彼の話によると、コルドニエの親子は、帰ろうとしているところであったらしい。

やけに嬉しそうな顔をして、『セシリア様のおかげで……』と大きな声で会話していたため、気になったクロードは馬を下り、彼らを呼び止めた。

そして、なにがあったのかを全て聞いたそうだ。


ちなみに、セシリアが意地悪な作り直しを何度も命じていたことも、彼は知っていた。

セシリアと面会した後の靴屋の主人が、困り顔をして帰っていく姿を、これまでに数回、目撃したことがあるのだという。

応接室前の廊下を通りかかったら、厳しく注文をつけるセシリアの声が微かに漏れていて、それを耳にしたこともあるのだとか。

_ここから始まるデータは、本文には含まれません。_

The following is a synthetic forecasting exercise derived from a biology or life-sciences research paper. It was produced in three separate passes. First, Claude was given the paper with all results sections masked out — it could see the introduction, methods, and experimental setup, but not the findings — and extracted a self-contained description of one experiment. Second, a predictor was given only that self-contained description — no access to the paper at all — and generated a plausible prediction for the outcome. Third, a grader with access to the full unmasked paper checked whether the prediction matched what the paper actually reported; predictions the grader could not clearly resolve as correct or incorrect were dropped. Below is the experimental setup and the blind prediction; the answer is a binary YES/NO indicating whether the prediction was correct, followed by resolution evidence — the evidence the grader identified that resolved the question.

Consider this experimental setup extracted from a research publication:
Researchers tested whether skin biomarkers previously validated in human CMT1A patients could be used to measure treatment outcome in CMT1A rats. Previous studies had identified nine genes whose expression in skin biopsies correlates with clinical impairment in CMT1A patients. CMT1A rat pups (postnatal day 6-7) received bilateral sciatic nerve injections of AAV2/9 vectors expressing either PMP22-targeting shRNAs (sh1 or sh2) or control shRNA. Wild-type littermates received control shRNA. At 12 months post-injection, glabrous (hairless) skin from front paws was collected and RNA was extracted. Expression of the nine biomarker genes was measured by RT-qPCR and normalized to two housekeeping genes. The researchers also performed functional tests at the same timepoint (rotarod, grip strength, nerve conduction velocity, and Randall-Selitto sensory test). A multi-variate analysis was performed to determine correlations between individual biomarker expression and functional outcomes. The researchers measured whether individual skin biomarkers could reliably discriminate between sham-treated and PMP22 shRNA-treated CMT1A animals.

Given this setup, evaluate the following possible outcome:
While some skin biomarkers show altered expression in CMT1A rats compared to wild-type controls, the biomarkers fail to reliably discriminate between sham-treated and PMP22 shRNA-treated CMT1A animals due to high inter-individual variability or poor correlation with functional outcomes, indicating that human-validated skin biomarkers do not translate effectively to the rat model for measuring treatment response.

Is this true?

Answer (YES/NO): NO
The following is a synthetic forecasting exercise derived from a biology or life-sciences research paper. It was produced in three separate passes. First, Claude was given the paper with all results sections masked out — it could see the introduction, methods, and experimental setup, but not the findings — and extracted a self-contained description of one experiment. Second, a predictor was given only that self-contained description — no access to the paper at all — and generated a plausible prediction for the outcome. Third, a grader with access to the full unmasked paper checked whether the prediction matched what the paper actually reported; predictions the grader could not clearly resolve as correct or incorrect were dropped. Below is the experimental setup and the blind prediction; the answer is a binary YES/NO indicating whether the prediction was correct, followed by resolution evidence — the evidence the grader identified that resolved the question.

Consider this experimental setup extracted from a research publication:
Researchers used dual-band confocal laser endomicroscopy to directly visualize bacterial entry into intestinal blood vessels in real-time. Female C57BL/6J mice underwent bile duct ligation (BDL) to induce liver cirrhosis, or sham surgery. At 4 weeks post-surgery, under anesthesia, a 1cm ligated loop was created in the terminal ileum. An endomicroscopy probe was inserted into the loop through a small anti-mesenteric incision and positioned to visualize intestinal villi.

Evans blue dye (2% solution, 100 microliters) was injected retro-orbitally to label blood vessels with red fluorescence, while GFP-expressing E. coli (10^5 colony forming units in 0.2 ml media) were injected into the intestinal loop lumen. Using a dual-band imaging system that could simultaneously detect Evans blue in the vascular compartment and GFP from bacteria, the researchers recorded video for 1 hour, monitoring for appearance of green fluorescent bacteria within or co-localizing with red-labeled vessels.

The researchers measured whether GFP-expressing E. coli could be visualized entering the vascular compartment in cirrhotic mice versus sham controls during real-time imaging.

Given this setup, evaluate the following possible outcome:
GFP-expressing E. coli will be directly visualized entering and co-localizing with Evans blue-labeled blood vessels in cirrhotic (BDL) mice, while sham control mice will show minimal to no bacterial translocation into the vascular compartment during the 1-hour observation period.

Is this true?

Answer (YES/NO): YES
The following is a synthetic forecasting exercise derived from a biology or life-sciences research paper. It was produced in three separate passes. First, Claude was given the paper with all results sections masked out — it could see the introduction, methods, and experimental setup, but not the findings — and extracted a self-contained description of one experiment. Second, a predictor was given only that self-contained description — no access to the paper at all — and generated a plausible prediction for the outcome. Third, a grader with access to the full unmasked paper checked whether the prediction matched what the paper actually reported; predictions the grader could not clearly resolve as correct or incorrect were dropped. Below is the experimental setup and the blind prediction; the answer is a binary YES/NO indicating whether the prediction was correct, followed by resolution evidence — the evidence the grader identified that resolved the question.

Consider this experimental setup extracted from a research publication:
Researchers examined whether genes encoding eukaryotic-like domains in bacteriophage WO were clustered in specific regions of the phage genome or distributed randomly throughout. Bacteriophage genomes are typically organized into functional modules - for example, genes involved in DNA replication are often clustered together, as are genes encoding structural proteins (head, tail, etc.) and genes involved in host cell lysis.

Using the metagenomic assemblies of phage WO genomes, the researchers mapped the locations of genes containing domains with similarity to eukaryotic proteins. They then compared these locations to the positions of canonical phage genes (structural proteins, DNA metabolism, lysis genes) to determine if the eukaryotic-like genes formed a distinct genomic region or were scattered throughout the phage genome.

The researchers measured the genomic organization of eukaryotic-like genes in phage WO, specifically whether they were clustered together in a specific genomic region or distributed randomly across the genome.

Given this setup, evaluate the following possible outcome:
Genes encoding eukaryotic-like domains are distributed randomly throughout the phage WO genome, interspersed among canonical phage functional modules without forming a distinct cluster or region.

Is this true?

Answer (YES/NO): NO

普段のセシリアなら、たとえ気に入らないデザインの靴を持ってこられたとしても、せっかく作ってくれたのだからと、お礼を言って買い取ることだろう。

怒ることは決してない。

セシリアがそういう性格であるとクロードは知っているので、これはなにか考えがあっての厳しい対応なのだろうと思ったそうだ。

そして彼はセシリアを信じ、静観していたらしい。


涼しげな瞳を細め、セシリアに尊敬の眼差しを向ける彼は、話を続ける。